# 任务要求
请照原样抄写从含有“Can you pick from”的那一行起直到最后一行的各行，首尾两行都包括在内。

# 基于图片的空间问题

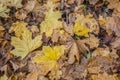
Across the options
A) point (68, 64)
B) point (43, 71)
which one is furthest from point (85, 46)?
point (43, 71)

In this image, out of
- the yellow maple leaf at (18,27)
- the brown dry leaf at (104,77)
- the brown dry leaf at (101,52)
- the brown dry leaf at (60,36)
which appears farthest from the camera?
the yellow maple leaf at (18,27)

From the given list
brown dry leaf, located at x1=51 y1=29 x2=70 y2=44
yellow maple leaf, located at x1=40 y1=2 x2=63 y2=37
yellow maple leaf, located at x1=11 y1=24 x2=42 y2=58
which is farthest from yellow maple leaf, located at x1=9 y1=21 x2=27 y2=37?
brown dry leaf, located at x1=51 y1=29 x2=70 y2=44

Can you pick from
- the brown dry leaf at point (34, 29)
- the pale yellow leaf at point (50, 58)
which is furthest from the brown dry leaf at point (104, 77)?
the brown dry leaf at point (34, 29)

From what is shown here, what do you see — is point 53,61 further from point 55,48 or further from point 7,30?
point 7,30

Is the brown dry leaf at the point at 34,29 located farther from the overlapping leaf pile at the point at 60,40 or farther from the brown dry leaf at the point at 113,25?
the brown dry leaf at the point at 113,25

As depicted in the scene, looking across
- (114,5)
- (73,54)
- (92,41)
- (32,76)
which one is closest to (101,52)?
(92,41)

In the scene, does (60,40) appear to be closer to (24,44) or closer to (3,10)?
(24,44)

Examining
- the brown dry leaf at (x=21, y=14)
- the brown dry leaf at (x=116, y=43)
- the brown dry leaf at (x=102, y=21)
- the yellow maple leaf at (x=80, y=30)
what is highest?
the brown dry leaf at (x=21, y=14)

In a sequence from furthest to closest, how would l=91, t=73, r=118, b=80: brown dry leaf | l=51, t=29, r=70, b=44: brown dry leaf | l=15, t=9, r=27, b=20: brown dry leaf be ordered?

# 完整答案
Can you pick from
- the brown dry leaf at point (34, 29)
- the pale yellow leaf at point (50, 58)
which is furthest from the brown dry leaf at point (104, 77)?
the brown dry leaf at point (34, 29)

From what is shown here, what do you see — is point 53,61 further from point 55,48 or further from point 7,30?
point 7,30

Is the brown dry leaf at the point at 34,29 located farther from the overlapping leaf pile at the point at 60,40 or farther from the brown dry leaf at the point at 113,25?
the brown dry leaf at the point at 113,25

As depicted in the scene, looking across
- (114,5)
- (73,54)
- (92,41)
- (32,76)
which one is closest to (101,52)?
(92,41)

In the scene, does (60,40) appear to be closer to (24,44) or closer to (3,10)?
(24,44)

Examining
- the brown dry leaf at (x=21, y=14)
- the brown dry leaf at (x=116, y=43)
- the brown dry leaf at (x=102, y=21)
- the yellow maple leaf at (x=80, y=30)
what is highest?
the brown dry leaf at (x=21, y=14)

In a sequence from furthest to closest, how would l=91, t=73, r=118, b=80: brown dry leaf | l=51, t=29, r=70, b=44: brown dry leaf | l=15, t=9, r=27, b=20: brown dry leaf be ordered?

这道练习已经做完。